October 2014
I saw the above quote by Jesuit philosopher Pierre Teilhard de Chardin for the first time the other day and it struck me quite profoundly. This incredible visionary captured the sense of longing I have felt for decades and managed to express it in words I never would have used.
As I have expressed many times recently, I am finding two or three new colleagues in this work every week for the past several months which I find very exciting! I hadn’t realized this excitement might be due to the “sensual longing for communion” that de Chardin wrote about so eloquently. For decades I have been part of a relatively small cadre of people writing and speaking about a global transformation, a new paradigm, and many of these people are regular readers of this newsletter. For decades I have considered you folks to be my tribe – people with whom I shared this “large vision.”
But this tribe hadn’t seemed to be growing much over the decades. The people in it just continued to grow older. There didn’t seem to be much new blood entering our tribe.

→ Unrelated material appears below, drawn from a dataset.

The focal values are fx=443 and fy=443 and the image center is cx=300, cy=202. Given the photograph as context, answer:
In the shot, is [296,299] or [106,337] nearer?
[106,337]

Then, as little as three years ago, I started seeing and meeting more and more new faces – people who seemed to share the vision. Was the tribe starting to grow? I began reaching out to people as they came to my attention. A few might be considered “wannabes” – people with great intentions but little evidence that they are doing much. But the bulk of the people I spoke with seemed to be “the real deal” – individuals who not only talked like they were “engaged in furthering the evolution of consciousness” but were walking their talk and being diligent in their actions.
Getting to know these people, “new” people from my perspective, has been a joy. Getting to know them has been a true pleasure. But until I saw this de Chardin quote I hadn’t realized these people were filling a “sensual longing for communion” for me. Clearly my sense of longing was less than fully conscious. I had grown accustomed to being part of a “global guild” so-to-speak and gotten used to the community being relatively small and unchanging.
So thanks to de Chardin and to all of you who are part of this tribe, committed to doing our work in furthering the evolution of consciousness. Thanks for the “immense fulfillment” of friendly collegiality.